I heard about some possible new slogans for different groups. Some are pretty funny. Well, they are to me.
Procrastinators - Tomorrow is a dream, that's when we will do it..
PGA Golf - You have 18 holes to get it right.
U.S. Congress - Thanks for making us rich.
Nebraska - Corn rows, not just a hair style.
Oklahoma - If your white clothes are red now, You are here.
MADD - we all know this group, there is a new group started called DAMM - Drunks against Mad Mothers
Red River Shoot Out - Texas/OU game. When Texans play Texans
Grave Diggers - We are 6 foot deep in our business.
Lonely Hearts Club - Sometimes too much to drink is not enough.
Hospitals - We bury our mistakes.
Masons - We can't tell you, it is a secret.
Old West Sheriffs - Our clients just hang around.
How about religions
Baptist - We take the Bible and slap the hell out of you.

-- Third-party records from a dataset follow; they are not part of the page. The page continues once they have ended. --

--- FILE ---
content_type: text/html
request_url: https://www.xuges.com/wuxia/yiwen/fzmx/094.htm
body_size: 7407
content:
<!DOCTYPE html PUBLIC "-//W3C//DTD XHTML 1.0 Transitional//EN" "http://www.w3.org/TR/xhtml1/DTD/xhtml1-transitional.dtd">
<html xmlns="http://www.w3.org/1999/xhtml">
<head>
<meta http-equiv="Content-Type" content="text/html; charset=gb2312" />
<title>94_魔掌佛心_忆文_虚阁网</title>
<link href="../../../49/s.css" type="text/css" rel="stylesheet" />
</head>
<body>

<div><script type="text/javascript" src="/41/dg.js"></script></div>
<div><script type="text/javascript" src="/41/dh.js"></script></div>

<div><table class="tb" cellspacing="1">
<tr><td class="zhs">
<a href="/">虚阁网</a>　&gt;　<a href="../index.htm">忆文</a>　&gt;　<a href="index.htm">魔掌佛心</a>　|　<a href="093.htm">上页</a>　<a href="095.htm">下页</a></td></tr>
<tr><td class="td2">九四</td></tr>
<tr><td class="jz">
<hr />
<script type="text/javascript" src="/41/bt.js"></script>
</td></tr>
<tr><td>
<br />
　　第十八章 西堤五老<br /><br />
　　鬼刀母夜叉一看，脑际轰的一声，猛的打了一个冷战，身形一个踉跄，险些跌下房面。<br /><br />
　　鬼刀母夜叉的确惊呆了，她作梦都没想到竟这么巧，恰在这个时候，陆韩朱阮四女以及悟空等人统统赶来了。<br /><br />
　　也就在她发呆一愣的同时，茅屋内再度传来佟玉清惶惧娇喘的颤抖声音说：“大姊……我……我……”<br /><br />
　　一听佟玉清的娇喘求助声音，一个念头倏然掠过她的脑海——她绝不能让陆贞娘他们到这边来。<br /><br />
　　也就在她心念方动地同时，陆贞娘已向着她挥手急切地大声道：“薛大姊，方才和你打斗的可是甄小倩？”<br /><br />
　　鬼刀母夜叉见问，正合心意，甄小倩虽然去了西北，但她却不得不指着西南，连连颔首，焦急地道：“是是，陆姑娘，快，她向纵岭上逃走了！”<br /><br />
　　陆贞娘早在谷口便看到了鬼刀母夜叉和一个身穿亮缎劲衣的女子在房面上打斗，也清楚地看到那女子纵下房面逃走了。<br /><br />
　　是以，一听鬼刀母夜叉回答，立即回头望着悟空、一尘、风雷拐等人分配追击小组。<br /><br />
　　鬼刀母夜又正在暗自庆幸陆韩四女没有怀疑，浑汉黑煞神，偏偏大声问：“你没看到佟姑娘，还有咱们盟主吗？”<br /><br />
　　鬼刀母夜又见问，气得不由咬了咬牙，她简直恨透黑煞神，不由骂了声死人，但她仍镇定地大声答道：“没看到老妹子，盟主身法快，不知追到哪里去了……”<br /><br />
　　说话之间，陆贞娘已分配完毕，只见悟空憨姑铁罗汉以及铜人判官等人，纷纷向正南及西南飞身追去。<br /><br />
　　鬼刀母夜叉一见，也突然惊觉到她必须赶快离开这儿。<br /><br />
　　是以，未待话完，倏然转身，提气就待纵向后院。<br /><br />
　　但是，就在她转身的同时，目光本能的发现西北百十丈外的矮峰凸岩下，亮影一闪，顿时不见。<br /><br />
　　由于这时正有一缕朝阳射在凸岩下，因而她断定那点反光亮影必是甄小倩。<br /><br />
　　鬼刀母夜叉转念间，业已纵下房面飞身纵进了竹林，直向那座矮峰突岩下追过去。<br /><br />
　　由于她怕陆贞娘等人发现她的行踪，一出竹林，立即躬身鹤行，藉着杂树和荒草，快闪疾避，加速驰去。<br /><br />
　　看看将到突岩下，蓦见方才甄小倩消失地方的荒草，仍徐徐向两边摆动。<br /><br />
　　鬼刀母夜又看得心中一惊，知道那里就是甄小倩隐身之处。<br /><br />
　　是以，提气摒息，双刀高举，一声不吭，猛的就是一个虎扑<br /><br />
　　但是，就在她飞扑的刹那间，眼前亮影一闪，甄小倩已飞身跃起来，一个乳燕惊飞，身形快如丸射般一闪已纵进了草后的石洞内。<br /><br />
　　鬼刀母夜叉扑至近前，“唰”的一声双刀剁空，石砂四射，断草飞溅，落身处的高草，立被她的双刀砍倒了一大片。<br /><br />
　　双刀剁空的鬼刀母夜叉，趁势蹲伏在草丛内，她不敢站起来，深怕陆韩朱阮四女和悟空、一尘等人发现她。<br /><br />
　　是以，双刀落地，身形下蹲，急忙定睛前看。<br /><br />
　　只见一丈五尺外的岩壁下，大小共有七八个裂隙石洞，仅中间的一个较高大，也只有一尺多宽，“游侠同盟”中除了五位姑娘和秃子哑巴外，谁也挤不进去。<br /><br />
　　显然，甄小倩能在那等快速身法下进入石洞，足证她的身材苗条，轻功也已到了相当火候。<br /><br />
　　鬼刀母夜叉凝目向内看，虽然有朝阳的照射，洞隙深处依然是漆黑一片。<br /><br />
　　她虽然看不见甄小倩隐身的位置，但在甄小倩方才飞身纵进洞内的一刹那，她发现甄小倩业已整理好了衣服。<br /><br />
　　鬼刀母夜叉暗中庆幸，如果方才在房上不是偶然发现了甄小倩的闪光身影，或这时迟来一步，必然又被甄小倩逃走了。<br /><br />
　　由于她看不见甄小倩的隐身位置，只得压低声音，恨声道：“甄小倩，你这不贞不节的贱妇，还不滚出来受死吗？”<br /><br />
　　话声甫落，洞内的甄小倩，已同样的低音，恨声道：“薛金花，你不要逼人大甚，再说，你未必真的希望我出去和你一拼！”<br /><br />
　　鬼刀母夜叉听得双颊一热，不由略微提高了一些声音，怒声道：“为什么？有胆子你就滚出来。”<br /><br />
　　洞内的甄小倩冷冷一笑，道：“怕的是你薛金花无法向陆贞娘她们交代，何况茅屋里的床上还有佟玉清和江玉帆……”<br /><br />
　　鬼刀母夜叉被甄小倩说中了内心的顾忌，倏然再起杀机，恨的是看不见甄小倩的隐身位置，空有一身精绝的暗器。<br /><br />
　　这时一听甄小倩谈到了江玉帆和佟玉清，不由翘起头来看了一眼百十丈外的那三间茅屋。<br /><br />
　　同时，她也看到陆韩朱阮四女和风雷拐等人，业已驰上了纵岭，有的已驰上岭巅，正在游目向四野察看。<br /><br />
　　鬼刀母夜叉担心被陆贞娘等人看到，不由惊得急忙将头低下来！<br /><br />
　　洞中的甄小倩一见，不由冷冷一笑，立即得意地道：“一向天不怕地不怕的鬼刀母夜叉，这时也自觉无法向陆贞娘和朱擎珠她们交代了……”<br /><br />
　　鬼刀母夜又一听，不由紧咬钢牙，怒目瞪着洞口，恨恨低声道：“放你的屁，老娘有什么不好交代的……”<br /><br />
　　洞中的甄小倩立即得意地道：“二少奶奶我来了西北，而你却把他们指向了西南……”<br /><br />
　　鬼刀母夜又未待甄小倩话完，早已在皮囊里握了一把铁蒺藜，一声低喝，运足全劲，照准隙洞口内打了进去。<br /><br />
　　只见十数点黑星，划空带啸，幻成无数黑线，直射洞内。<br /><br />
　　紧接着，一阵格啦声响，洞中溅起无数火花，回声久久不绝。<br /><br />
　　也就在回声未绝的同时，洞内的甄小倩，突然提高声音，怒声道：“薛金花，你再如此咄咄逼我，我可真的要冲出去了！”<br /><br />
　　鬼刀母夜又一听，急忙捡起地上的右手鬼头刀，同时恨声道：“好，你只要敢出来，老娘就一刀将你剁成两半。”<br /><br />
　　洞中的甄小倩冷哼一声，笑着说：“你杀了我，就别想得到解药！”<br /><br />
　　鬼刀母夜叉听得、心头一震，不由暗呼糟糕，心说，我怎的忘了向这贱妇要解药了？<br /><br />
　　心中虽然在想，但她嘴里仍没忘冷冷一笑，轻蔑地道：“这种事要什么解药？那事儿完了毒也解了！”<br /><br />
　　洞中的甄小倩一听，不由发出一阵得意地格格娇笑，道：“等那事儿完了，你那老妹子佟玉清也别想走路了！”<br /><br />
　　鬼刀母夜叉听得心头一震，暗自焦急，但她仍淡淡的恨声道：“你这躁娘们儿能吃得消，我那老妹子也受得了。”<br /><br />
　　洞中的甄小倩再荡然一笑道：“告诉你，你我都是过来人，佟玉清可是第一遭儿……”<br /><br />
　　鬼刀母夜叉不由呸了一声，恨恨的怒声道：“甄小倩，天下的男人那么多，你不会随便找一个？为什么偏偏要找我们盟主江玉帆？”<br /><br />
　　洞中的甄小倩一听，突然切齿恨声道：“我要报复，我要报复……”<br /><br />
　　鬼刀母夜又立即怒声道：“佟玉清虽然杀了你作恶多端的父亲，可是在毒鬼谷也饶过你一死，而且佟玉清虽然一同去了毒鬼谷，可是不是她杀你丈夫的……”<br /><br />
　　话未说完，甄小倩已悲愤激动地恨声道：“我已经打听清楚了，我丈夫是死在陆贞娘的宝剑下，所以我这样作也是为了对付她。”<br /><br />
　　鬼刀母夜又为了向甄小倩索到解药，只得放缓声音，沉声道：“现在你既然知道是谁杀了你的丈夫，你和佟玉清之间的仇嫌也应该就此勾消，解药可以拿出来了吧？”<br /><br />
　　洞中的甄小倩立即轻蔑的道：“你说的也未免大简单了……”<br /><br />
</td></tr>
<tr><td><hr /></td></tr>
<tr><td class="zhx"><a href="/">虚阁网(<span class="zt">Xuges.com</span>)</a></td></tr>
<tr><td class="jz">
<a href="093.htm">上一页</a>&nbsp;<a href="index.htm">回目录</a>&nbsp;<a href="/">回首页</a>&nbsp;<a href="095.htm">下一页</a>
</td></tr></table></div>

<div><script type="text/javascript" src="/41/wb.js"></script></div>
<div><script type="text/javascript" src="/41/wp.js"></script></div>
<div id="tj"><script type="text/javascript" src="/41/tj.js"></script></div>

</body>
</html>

Pentecostal - We do more than just roll in the aisles.
Catholic - Do you feel guilty? How about now?
Spiritualists - We will haunt you.
Morman - Our Bible is better than yours.
Muslim - Allah is love. Convert or we will kill you.
Tele-Evangelists - Send your money and gifts to God. Here, use my address.
Church of Christ - We are the only religion that is right. Sorry about your bad luck.
Then of course there is the I.R.S. - Trust us. We are here to help you.